§ Zitierter Text
Vögel Beiträge

Trischen international Teil 3

Moin liebe Blogleser:innen,

heute berichte ich mal wieder von den Vogelringen hier auf der Insel. Mit dem Herbstzug kommen viele Gäste unterschiedlichster Arten zu mir auf die Insel, ihre Ringe erzählen weiterhin spannende Geschichten. Seit Ende Juli verbringe ich fast jeden Tag ein paar Stunden damit, rund um das Hochwasser den Strand entlangzupirschen und je nach Bedingungen verschiedene Arten abzulesen. Zu Beginn waren das die Zwergseeschwalben, von denen ich ja schon berichtet hatte. Dann folgte eine Zeit, in der ich mich vor allem auf Limikolen konzentriert habe und aktuell habe ich es auf Lachmöwen und Austernfischer abgesehen. Bei mittlerweile 19 Arten konnte ich Codes entziffern und Punkte im Lebenslauf der Vögel hinzufügen. Darunter Pfuhlschnepfen aus Mauretanien und Polen, Lachmöwen aus Deutschland, Polen, Dänemark, England, Lettland, den Niederlanden und Kroatien, Alpenstrandläufer aus Ungarn, Polen, Spanien, Wales, der Ukraine und den Niederlanden, sowie vieles Spannendes mehr. Besonders der Herbstzug zeigt mir wieder, wie international es hier zugeht und welche Bedeutung das Wattenmeer und auch Trischen im Speziellen für den Vogelzug hat.

§ Bereitgestellte Daten
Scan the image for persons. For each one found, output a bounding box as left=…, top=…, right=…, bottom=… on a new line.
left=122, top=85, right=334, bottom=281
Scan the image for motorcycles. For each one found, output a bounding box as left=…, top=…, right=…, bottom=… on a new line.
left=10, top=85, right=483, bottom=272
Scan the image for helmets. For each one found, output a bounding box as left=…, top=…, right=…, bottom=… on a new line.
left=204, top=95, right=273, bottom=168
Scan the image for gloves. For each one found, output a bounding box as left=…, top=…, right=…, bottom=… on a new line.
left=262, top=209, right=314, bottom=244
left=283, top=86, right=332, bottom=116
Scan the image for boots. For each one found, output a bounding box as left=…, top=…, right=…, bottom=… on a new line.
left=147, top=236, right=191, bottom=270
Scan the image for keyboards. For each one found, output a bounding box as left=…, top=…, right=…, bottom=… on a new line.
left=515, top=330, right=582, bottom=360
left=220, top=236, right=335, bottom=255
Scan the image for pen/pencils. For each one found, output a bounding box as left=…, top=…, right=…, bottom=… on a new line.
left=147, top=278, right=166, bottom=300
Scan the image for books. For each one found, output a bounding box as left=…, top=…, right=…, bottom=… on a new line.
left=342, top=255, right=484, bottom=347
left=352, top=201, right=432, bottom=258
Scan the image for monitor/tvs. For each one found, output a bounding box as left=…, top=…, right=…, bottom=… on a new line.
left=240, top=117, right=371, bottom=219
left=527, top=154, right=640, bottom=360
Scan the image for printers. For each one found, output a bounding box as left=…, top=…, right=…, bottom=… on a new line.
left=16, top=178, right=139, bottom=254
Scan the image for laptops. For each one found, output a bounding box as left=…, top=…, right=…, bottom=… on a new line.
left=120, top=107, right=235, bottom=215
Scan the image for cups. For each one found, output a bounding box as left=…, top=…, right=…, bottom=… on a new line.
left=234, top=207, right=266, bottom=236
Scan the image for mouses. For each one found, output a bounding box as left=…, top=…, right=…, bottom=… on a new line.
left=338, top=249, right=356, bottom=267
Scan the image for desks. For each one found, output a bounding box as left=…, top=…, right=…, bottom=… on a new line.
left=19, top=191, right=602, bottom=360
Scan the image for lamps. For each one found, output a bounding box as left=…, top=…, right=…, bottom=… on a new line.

§ Ziel der Übung
Führen Sie den Blogbeitrag über abgelesene Vogelringe auf Trischen im Anschluss an seinen letzten Satz fort.

§ Lösung
Die Zwergseeschwalben sind mittlerweile größtenteils abgezogen, von den zeitweise an die 700 Vögeln sind noch zwei anwesend. Drei Wochen habe ich damit verbracht mich heranzuschleichen, nach beringten Individuuen zu suchen, zu versuchen, ihre Codes zu erkennen und Fotos der Ringe zu machen. Am Ende sind Beobachtungen von 78 Individuen zusammengekommen, ein kleiner Schatz an Daten für die Zwergseeschwalbenforschung. Acht meiner Vögel kamen aus verschiedenen Teilen Dänemarks, zwölf waren hier aus Deutschland, zwei aus den Niederlanden und zwei aus Litauen, ein Vogel kam aus England und 48 aus Polen, zum größten Teil von der Weichsel. Einer der Vögel wurde auf dem Zug in Portugal beringt und zwei Individuen bei der Überwinterung im Senegal. Meine älteste Zwergseeschwalbe wurde 2006 bei Lensterstrand an der Ostsee beringt. Einige meiner Vögel wurden nach ihrem Abzug hier auf Trischen wiederentdeckt, vor allem in den Niederlanden. Ein Vogel ist aber auch zurück an die Ostsee, nach Usedom, geflogen. Gleich bei meiner ersten Beobachtung der Zwergseeschwalbe im April hier auf der Insel ist sie zu meiner liebsten Trischen-Art geworden. Das kleine Ring-Projekt war bisher die schönste Arbeit hier für mich. Die hübschen, kleinen Seeschwalben werden mir fehlen.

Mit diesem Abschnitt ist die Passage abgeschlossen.